Materials and Methods
All pancreatico-duodenectomy and ampullectomy cases received in the Department of Pathology for 8 consecutive years at our institute were reviewed and we found 3 cases of adenomyoma.
Case 1: A 73-year-old female patient presented with hepatic colic, obstructive jaundice, and loss of appetite. An endoscopic retrograde cholangiopancreatography (ERCP) was performed, revealing a nodular mass originating from the peripancreatic orifice of the ampulla. An ampullectomy was conducted as the mass was well-demarcated and showed no evidence of involvement of the distal common bile duct.
Case 2 and 3: Two male patients, aged 68 and 65 years, presented with epigastric pain and obstructive jaundice.

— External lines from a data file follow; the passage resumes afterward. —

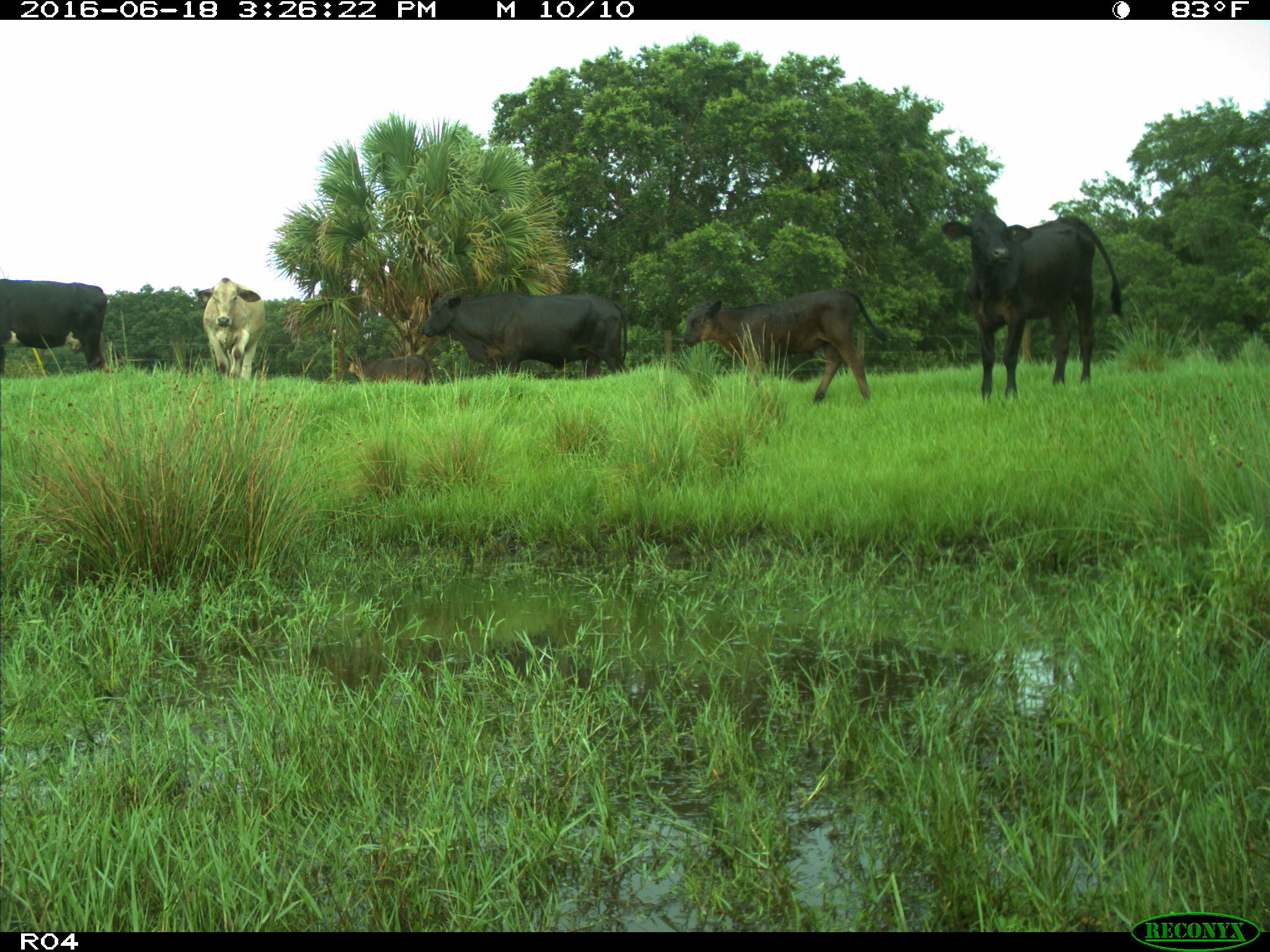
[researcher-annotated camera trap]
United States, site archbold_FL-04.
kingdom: Animalia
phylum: Chordata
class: Mammalia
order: Artiodactyla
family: Bovidae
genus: Bos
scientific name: Bos taurus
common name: domestic cow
Bos taurus (domestic cow).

Abdominal ultrasonography showed common bile duct dilation in both cases, along with nodular masses measuring 2 cm and 0.8 cm at the ampulla, respectively. Additionally, abdominal computed tomography revealed mild extrahepatic bile duct dilatation with diffuse wall thickening and enhancement. (Figure 1)

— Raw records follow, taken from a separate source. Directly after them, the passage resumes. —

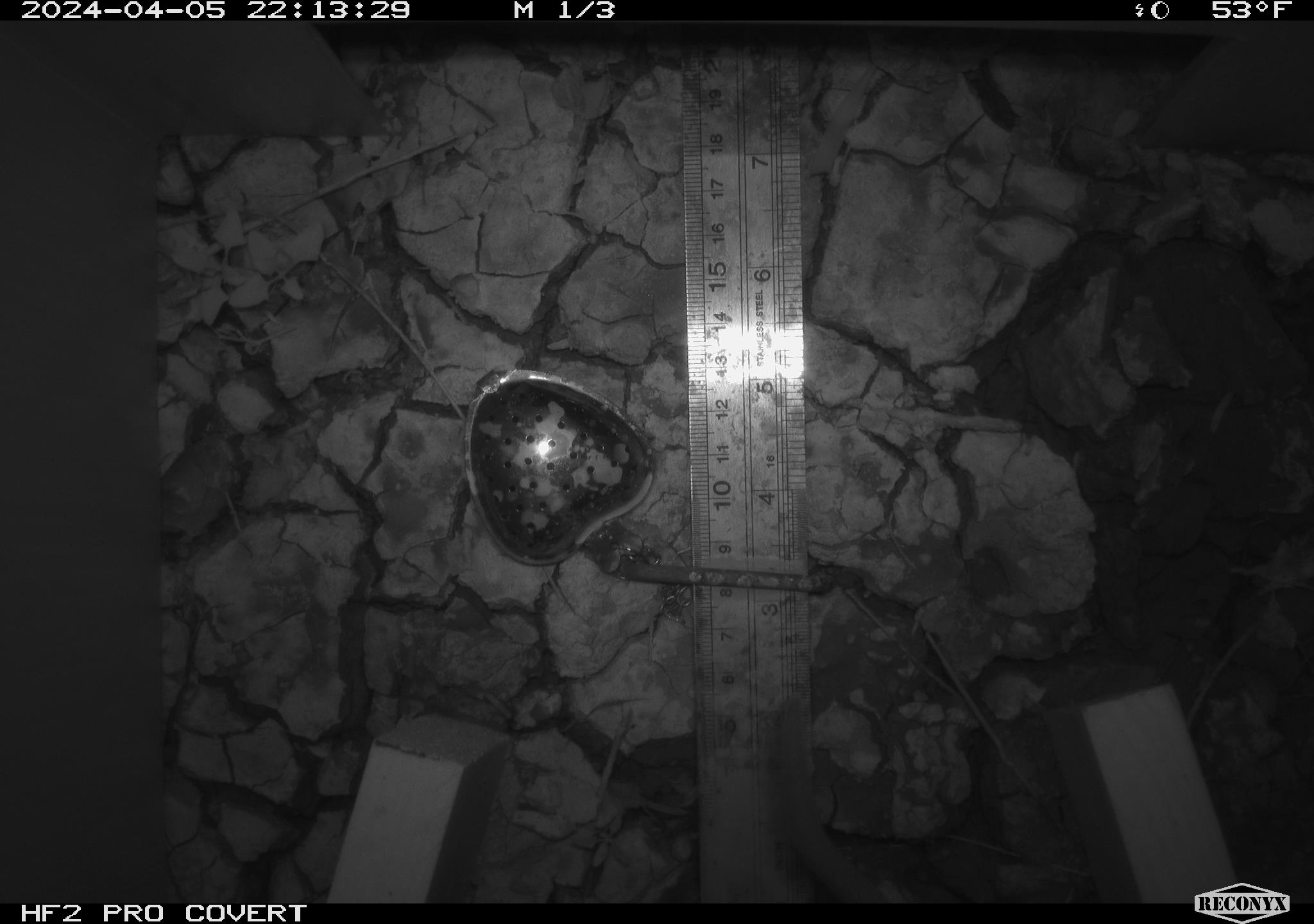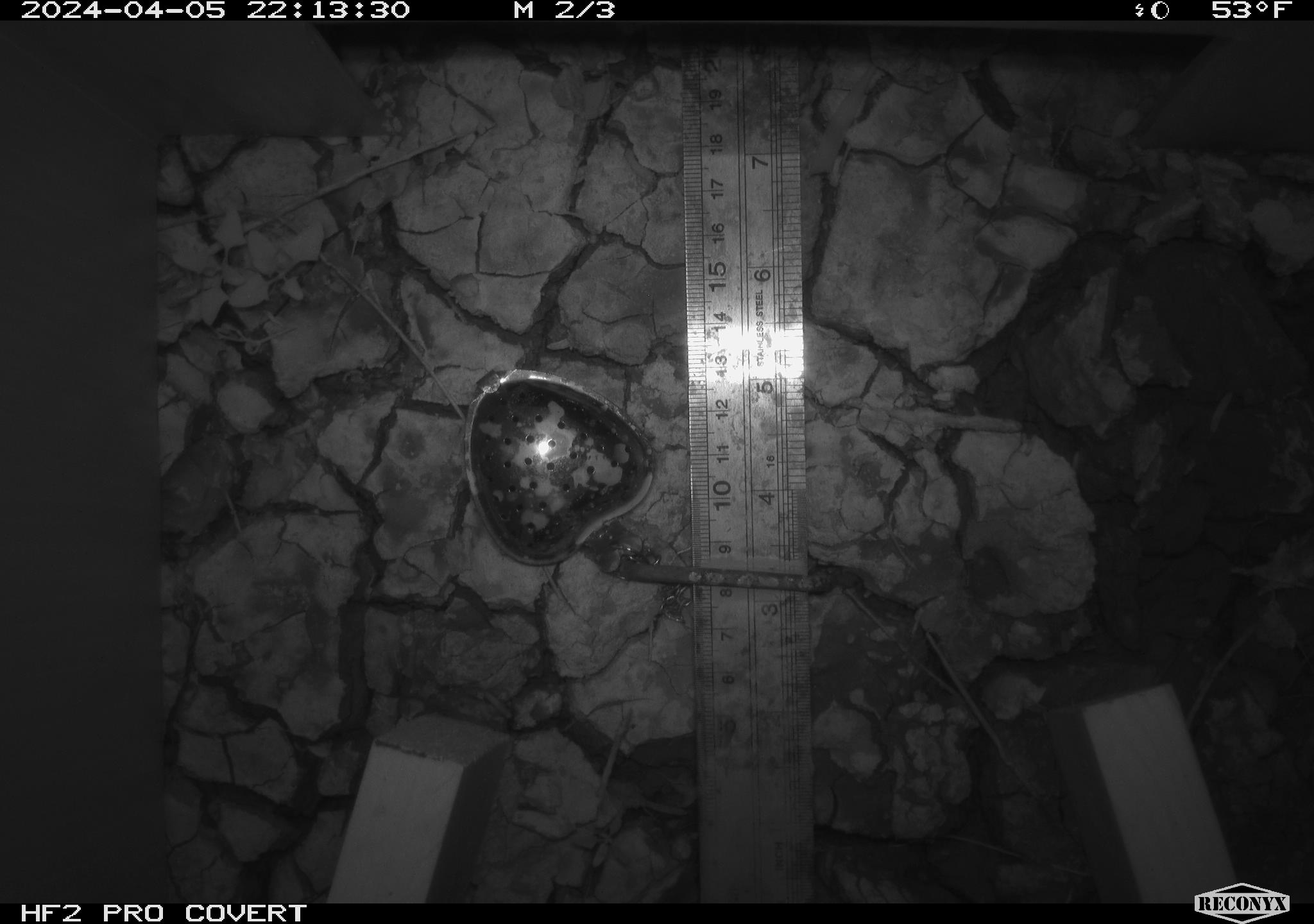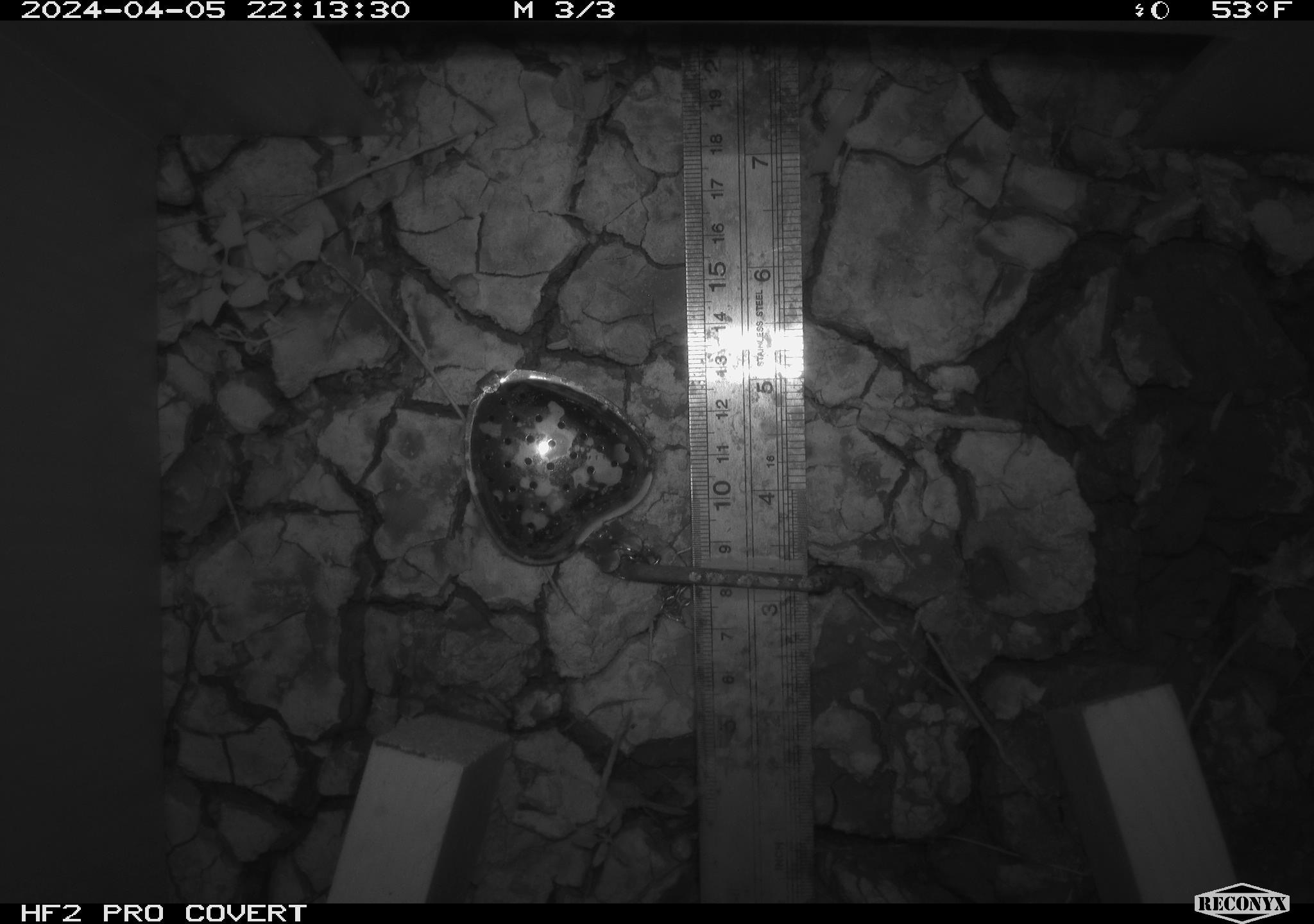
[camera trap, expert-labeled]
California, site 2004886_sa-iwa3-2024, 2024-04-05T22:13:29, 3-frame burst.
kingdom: Animalia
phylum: Chordata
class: Mammalia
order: Rodentia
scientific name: Rodentia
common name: woodrat or rat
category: woodrat or rat species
Woodrat or rat species (woodrat or rat) (Rodentia).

Despite no evidence of malignancy found during the investigation, both patients underwent cephalic duodenopancreatectomy with lymph node dissection.

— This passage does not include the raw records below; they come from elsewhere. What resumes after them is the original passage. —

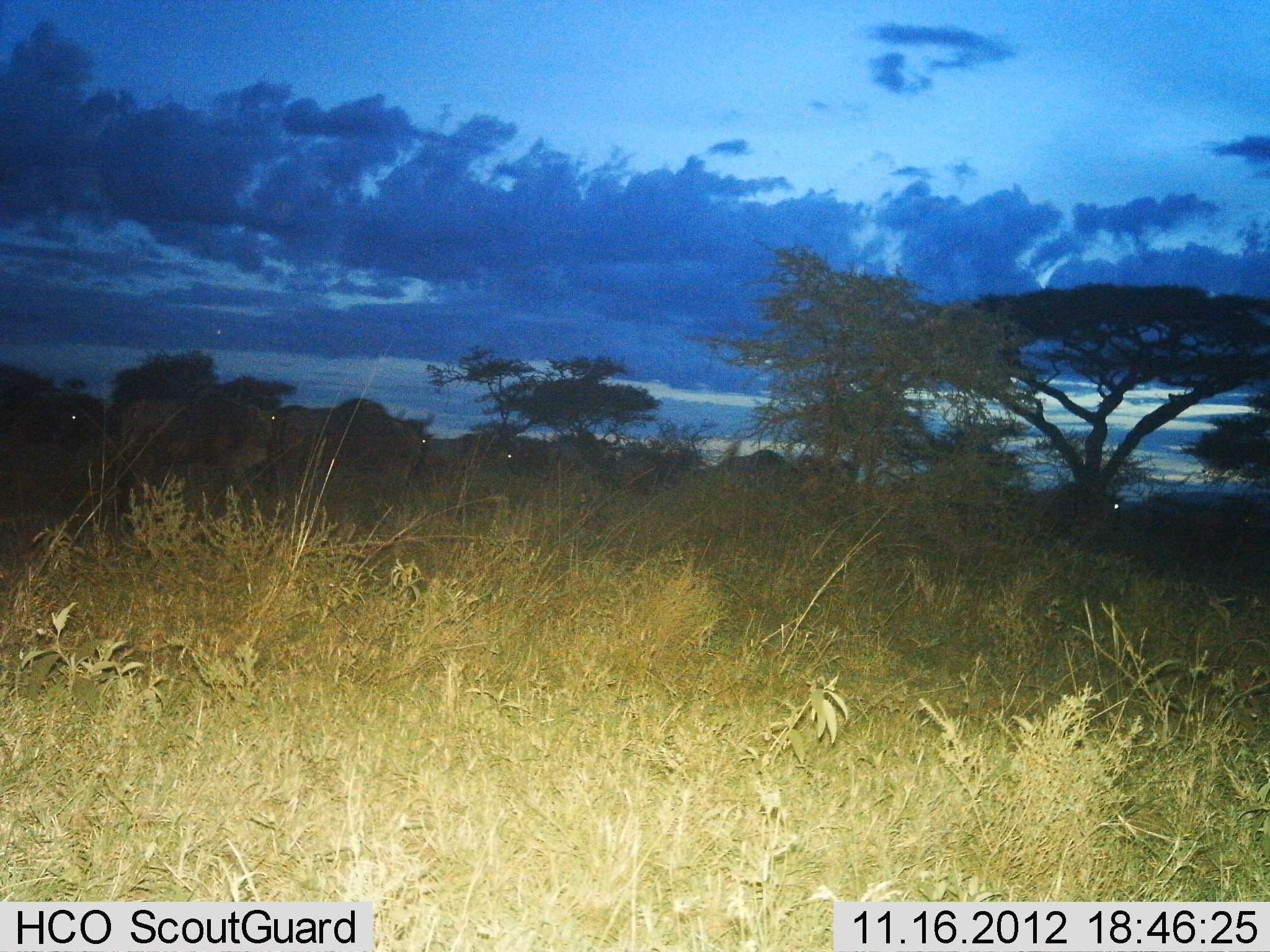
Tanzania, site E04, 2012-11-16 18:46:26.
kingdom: Animalia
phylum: Chordata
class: Mammalia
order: Artiodactyla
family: Bovidae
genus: Connochaetes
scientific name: Connochaetes taurinus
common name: blue wildebeest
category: wildebeest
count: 8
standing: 40%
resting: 0%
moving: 60%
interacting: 0%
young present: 0%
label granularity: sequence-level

Figure 2: Microscopic examination of the specimen. H&E. A: Low magnification showing microscopic features of atypical glandular structure located in the muscular layer of the duodenal wall (25X). B: lobular arrangement of ducts ducts of variable sizes without desmoplastic reaction (100X). C: At high magnification, the glandular lesions are composed of columnar epithelial cells with basally located nuclei without atypia or mitosis (400X)
Results
Macroscopically, the ampulla appeared firm and exhibited a well-defined polypoid lesion measuring 1.5 cm, 2 cm, and 0.8 cm in our three cases, respectively. Histological examination revealed consistent morphology across all cases. The lesion consisted of proliferating benign glands of varying sizes, lined by gastric antral epithelium and separated by bands of fibromuscular tissue. The overlying mucosa appeared unremarkable. (Figure 2)
Discussion
Adenomyoma is a rare benign nodular lesions showing proliferation of both epithelial and smooth muscle components [5]. It can occur anywhere in the gastrointestinal tract including the gallbladder, stomach, duodenum, and jejunum. It is very rarely observed in the extrahepatic bile duct and ampulla of Vater (AOV) [1]. Histogenesis of adenomyoma in the Vaterian system remains ambiguous. One theory claims that papilla inflammation may cause dysfunction of the muscle fibers of the sphincter of Oddi, leading to muscular hyperplasia, as well as adenomyomatous hyperplasia. Another theory argues that these lesions may represent a form of an incomplete heterotopic pancreas that could be justified by the presence of pancreatic tissue containing scattered ducts and hyperplastic smooth cells, with no acinar or endocrine tissue [1, 6]. Despite its benign nature, patients with ampullary adenomyoma usually present with features of biliary obstruction and weight loss with rare reports of acute pancreatitis with clinical similarities to periampullary tumors. This resemblance malignancies makes the preoperative diagnosis challenging. Definite diagnosis is confirmed by histological examination [7]. Adenomyoma is histologically characterized by a well circumscribed, dense proliferation of ducts and ductules with smooth muscle bundles and collagen fibers. Multiple lobules of the glands are mainly located in the muscular layers of the Vaterian system, thereby resulting in the hypertrophy of the sphincter of Oddi. Ducts and glands are lined by columnar or cuboidal cells, and show no atypia or mitoses. Moreover, it has immunohistochemical characteristics of cytokeratin 7 expression without cytokeratin 20 expression [3, 6]. Differential diagnosis with adenocarcimoma may be challenging, but glands with basally located monotonous nuclei and a lobular arrangement of small ducts without desmoplastic reaction is in favor of an adenomyoma. Additionally, low proliferative activity estimated by immunohistochemical staining with a Ki67 antibody can help with the diagnosis [6, 8]. In conclusion, adenomyoma of the ampulla of Vater is a rare benign tumor of clinical importance. Morphologically, it can easily be mistaken for well differentiated adenocarcinoma therefore, careful histological evaluation is necessary for a definite diagnosis.